The dressing of the tree branches cover one side with trimming tassels ripped off a bedsheet. That look of old adding to that backstory of being a thrown together start of a new tradition. It’s hanging there over on the left branch waiting to fall down. Not an issue really. What is is staring at the tree skirt both dangling off a lower branch and trying to cover up the water pot. Its visual kicking back, looming under the green spruce until intermission follows and it covers up the modesty of those trunk ankles.
Mister Fitzwilliam Darcy (Brian Simmons), while not always off snifting with Charles Bingley (Bradley Shane Gilmore) in the cellar with the scotch, brandy and whatever else ferments, is charming in how he rather enjoys the words coming out of his mouth, gnawing at the ever present tension in the air. The boisterous eye bulge at developments shows off a hunger in the intrigue of what may happen at Pemberley.
Mary Bennet (Alex George) and Arthur de Bourgh (Brian Covert) start off diametrically opposite one another. Bennet is a confident, assured person. de Bourgh is a bag of jitters framed in a smart suit. They dance with their words in a deliberate clunky manner of those trying not to shatter too much of social norms. Each one taking enough stumbles or steps to lighten the load of the other before they meet in the middle of the final act and conclude with an opening to the new world. They are distant in that proper way, and it’s fun watching them navigate through the tall grass of their society.
As the Christmas tree is outstanding in its call to being out of place, so it is that Christmas at Pemberley takes with the lot of its residents and guests. Quick is the wit as the Bennet sisters meet again and juggle the various expectations of their standing of where society expects of them. As each guest crosses the threshold they remark about the tree, and then with a scent of self-awareness, dilly about their situation. It’s a question of growth and comfort to find one’s belonging at the same time of knowing certain things cannot or will not budge, so the next best next is to embrace it and work it to your wrenching stomach. Revelations do not appear until they stand and open themselves up, even if that meant a little nudge or note of experience from inquisitive relatives.
Directed by Jade Ellis, Christmas at Pemberley by Lauren Gunderson & Margot Melcon is hanging off of that Jane Austen tongue. The words, the manner, the very nature of proprietary in one’s comport, is delicious. Hints of openness, of exploring one’s emotions soon drown out in a deluge of over-examination and purple prose, that at the speed with which it flies out is no longer stuffy.
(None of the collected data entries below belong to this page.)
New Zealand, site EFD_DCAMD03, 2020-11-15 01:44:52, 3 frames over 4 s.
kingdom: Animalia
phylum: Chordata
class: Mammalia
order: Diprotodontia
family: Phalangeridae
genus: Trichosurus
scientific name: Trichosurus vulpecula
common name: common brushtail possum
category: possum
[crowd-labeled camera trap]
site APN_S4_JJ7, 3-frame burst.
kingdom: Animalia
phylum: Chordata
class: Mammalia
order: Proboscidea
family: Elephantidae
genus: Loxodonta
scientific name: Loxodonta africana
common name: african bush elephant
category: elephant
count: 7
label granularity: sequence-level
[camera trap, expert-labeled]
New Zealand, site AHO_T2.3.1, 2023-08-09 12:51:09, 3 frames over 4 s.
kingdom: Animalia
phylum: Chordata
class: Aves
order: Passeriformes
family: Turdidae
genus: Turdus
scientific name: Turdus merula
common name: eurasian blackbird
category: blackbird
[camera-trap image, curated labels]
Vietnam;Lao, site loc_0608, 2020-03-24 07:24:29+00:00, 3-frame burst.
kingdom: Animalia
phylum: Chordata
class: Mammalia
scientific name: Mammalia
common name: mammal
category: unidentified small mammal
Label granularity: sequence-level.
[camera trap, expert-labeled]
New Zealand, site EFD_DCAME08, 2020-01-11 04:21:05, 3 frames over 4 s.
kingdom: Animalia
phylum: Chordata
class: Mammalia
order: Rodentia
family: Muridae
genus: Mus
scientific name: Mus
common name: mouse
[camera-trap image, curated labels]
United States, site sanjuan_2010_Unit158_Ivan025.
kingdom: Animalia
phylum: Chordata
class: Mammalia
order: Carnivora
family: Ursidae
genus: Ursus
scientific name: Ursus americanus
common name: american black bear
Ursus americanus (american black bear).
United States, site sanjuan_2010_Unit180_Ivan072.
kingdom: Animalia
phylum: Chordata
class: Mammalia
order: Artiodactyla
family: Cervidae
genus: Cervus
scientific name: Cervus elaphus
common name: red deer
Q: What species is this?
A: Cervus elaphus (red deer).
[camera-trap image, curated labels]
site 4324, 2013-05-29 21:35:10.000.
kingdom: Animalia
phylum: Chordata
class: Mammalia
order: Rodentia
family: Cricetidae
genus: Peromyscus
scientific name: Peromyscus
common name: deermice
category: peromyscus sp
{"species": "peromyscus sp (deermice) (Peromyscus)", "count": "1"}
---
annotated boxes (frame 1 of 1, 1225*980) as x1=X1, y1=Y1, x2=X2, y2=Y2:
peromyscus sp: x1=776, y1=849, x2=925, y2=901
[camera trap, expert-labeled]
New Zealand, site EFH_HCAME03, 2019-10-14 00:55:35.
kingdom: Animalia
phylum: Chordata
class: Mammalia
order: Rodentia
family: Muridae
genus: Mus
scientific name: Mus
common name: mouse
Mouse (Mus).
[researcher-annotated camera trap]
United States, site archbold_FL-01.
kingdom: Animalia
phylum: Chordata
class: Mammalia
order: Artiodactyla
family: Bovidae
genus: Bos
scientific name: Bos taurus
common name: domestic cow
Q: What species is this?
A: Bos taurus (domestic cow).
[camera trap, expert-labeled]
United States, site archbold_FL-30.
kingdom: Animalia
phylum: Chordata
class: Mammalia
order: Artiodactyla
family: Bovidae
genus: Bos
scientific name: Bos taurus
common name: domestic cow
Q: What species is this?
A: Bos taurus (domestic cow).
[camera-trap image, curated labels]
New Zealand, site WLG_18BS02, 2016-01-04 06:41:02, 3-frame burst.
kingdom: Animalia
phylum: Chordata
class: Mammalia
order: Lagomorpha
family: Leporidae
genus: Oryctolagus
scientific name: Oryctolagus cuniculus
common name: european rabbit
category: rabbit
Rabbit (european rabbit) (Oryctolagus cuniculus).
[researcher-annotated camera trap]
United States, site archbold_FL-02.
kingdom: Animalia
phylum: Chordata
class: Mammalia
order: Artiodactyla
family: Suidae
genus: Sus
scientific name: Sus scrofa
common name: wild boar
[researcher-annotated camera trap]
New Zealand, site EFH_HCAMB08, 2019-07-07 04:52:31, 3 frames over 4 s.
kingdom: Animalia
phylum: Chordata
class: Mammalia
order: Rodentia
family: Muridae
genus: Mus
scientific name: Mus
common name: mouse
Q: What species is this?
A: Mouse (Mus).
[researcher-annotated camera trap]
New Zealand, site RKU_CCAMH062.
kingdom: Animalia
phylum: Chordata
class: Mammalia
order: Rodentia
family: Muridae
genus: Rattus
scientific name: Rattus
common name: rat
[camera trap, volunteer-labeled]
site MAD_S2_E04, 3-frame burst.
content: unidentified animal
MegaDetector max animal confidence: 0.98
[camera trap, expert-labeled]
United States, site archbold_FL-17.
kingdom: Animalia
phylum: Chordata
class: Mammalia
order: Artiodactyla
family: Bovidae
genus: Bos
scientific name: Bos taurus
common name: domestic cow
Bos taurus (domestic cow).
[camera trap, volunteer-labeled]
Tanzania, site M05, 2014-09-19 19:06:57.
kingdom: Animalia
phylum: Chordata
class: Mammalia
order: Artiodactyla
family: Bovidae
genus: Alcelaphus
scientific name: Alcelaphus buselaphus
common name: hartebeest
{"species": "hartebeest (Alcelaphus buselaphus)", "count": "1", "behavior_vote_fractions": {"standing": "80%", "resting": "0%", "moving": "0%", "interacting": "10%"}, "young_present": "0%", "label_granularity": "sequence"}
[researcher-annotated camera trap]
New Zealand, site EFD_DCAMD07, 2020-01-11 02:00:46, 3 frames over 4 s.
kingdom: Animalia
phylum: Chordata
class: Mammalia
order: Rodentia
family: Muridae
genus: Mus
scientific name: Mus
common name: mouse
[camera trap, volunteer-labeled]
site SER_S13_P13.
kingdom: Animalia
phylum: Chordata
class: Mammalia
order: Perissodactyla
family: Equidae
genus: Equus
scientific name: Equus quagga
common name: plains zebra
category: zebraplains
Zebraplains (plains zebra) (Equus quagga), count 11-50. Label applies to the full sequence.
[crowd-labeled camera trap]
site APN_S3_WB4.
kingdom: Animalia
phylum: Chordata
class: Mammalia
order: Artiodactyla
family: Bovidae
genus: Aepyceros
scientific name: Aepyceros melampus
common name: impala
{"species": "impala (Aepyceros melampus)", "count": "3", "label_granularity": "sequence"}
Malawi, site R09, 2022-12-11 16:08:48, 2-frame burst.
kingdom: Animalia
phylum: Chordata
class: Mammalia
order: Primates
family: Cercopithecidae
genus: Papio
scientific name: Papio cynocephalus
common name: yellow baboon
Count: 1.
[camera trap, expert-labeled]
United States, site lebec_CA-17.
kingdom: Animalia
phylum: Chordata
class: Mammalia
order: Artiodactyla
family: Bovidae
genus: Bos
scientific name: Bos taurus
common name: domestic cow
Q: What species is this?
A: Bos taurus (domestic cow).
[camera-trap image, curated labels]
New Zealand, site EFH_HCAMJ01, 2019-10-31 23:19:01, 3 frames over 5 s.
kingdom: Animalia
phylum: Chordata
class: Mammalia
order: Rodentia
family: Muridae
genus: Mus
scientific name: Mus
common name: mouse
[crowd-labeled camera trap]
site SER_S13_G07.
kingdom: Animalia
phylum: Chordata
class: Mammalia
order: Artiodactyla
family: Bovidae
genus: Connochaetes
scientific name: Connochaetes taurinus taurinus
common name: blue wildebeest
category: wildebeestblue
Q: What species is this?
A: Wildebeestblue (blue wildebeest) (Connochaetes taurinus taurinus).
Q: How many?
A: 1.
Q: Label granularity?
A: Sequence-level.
The heart beats fast and the sweat trickles from the brow and the mouth moves ever faster to cover up the palpitations. Nerves step aside and the banter escalates as those visiting Pemberley relish in the safety of a vocabulary blanket.
With 15 minutes of intermission (no idea if tea and cucumber sangas were properly involved out there in the lobby) the entire night ends after two and a half hours. Knee to stage along the rug of the 28 December 2018 performance by Flashback Theater Company at their Black Box theatre.